Task brief:
Extract every line of text from the data below verbatim. Leave out the pictures.

Supplied entries:
— Start —
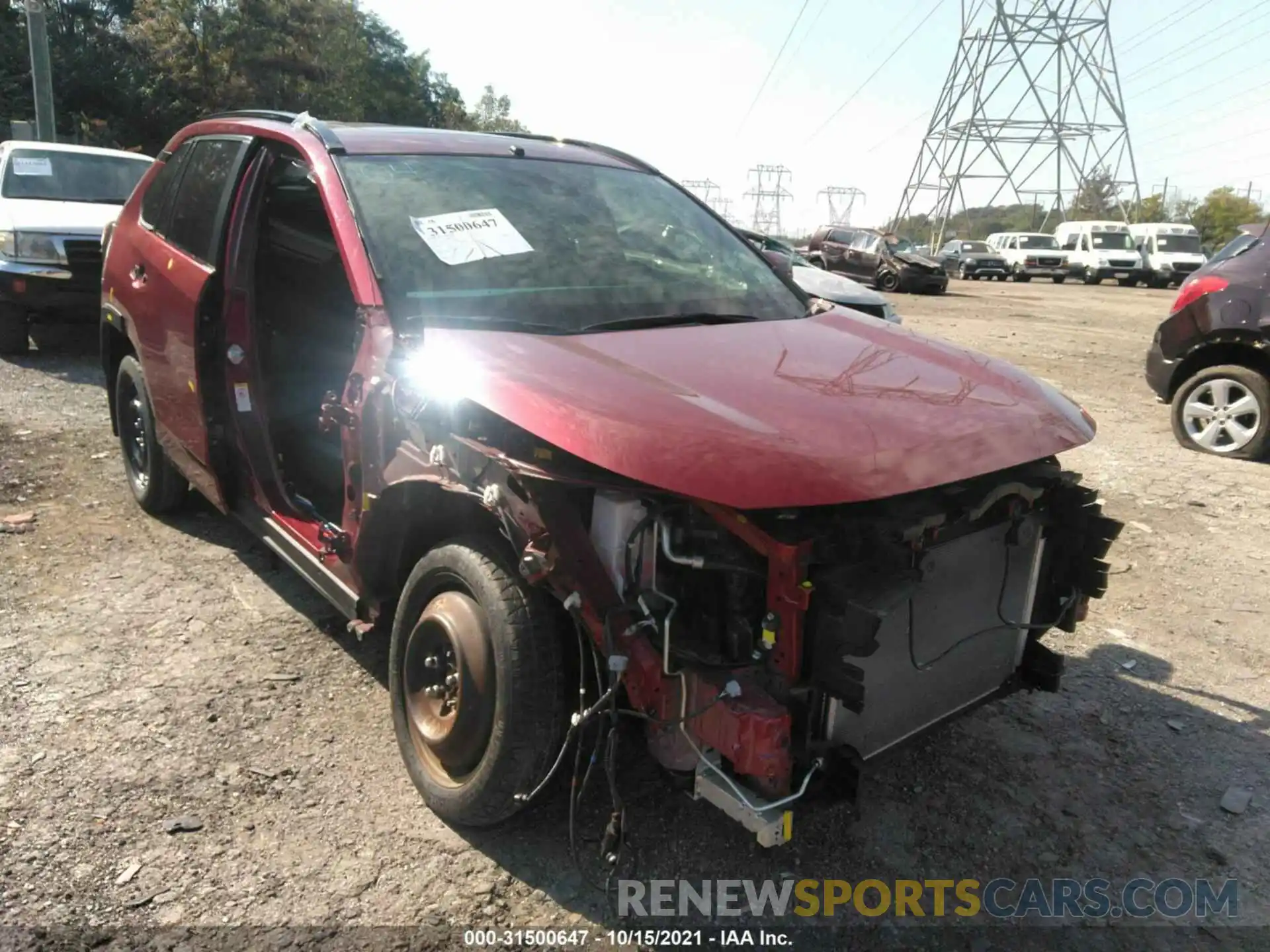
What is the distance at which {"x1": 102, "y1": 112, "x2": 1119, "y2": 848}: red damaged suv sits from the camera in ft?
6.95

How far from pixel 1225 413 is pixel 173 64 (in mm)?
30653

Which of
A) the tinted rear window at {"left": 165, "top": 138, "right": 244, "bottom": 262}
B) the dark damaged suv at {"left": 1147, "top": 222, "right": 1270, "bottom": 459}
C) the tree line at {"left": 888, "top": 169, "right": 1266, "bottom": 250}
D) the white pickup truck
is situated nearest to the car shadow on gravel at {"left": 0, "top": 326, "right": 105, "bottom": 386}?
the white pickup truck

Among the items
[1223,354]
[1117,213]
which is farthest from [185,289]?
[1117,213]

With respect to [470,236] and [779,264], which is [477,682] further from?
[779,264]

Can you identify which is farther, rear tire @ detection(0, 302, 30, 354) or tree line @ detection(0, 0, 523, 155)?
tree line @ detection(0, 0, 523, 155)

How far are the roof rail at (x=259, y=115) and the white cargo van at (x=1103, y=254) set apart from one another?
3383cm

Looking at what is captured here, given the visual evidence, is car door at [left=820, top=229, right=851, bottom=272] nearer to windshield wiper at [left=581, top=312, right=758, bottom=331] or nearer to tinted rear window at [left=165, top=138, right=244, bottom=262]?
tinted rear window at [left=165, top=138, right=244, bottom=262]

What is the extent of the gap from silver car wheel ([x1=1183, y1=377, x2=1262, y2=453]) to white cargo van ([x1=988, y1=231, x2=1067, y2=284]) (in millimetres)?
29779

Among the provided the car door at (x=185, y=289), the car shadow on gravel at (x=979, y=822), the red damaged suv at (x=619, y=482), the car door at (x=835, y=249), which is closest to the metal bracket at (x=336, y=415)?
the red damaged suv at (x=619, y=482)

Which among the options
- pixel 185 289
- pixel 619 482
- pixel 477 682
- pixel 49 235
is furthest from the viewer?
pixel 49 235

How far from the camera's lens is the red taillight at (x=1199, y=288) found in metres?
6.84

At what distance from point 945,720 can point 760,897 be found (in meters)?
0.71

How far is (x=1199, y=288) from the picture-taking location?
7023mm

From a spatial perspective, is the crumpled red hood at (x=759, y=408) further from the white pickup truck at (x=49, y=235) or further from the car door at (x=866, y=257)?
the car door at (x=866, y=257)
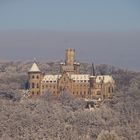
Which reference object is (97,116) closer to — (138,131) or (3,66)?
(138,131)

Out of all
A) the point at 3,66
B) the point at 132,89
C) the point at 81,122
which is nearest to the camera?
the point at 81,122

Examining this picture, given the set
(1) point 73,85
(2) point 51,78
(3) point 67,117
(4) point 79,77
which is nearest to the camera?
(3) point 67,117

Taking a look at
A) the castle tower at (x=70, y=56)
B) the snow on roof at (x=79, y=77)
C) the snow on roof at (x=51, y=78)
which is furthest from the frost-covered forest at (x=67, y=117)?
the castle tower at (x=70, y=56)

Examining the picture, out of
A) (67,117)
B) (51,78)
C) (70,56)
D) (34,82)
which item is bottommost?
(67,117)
— End —
Solution for this problem:
What is the distance at which {"x1": 102, "y1": 112, "x2": 1119, "y2": 848}: red damaged suv sits from the camera in ft?
6.95

How far from pixel 1225 413 is pixel 173 64 (in mm)?
30653

Which of
A) the tinted rear window at {"left": 165, "top": 138, "right": 244, "bottom": 262}
B) the dark damaged suv at {"left": 1147, "top": 222, "right": 1270, "bottom": 459}
C) the tree line at {"left": 888, "top": 169, "right": 1266, "bottom": 250}
D) the white pickup truck
is situated nearest to the car shadow on gravel at {"left": 0, "top": 326, "right": 105, "bottom": 386}?
the white pickup truck

Among the items
[1223,354]
[1117,213]
which is farthest from [185,289]?
[1117,213]

With respect to [470,236] and [779,264], which is [477,682] further from?
[779,264]

Can you identify which is farther, rear tire @ detection(0, 302, 30, 354) or tree line @ detection(0, 0, 523, 155)?
tree line @ detection(0, 0, 523, 155)

How far are the roof rail at (x=259, y=115) and the white cargo van at (x=1103, y=254) set apart from one another?
3383cm

Looking at what is captured here, given the visual evidence, is car door at [left=820, top=229, right=851, bottom=272] nearer to windshield wiper at [left=581, top=312, right=758, bottom=331] or nearer to tinted rear window at [left=165, top=138, right=244, bottom=262]?
tinted rear window at [left=165, top=138, right=244, bottom=262]

What is the extent of the gap from silver car wheel ([x1=1183, y1=377, x2=1262, y2=453]) to white cargo van ([x1=988, y1=231, x2=1067, y2=284]) (in millimetres)?
29779

Among the provided the car door at (x=185, y=289), the car shadow on gravel at (x=979, y=822), the red damaged suv at (x=619, y=482), the car door at (x=835, y=249), which is closest to the metal bracket at (x=336, y=415)?
the red damaged suv at (x=619, y=482)

Which among the options
- pixel 185 289
- pixel 619 482
- pixel 477 682
- pixel 49 235
is furthest from the viewer?
pixel 49 235

How far from the camera's lens is the red taillight at (x=1199, y=288) found in metres?
6.84

At what distance from point 945,720 can point 760,897 be found (in meters)?
0.71

How far is (x=1199, y=288) from the picture-taking location?
7023mm

From a spatial perspective, is the crumpled red hood at (x=759, y=408) further from the white pickup truck at (x=49, y=235) or further from the car door at (x=866, y=257)?
the car door at (x=866, y=257)
Which reference object is (97,116) closer to — (138,131) or (3,66)?
(138,131)

Out of all
A) the point at 3,66
B) the point at 132,89
C) the point at 81,122
which is nearest to the camera?
the point at 81,122

Examining this picture, given the set
(1) point 73,85
(2) point 51,78
(3) point 67,117
(4) point 79,77
which is nearest to the camera?
(3) point 67,117

Taking a look at
A) the castle tower at (x=70, y=56)
B) the snow on roof at (x=79, y=77)
C) the snow on roof at (x=51, y=78)
which is furthest from the frost-covered forest at (x=67, y=117)?
the castle tower at (x=70, y=56)

Examining the picture, out of
A) (67,117)
B) (51,78)
C) (70,56)
D) (34,82)
which item is bottommost?
(67,117)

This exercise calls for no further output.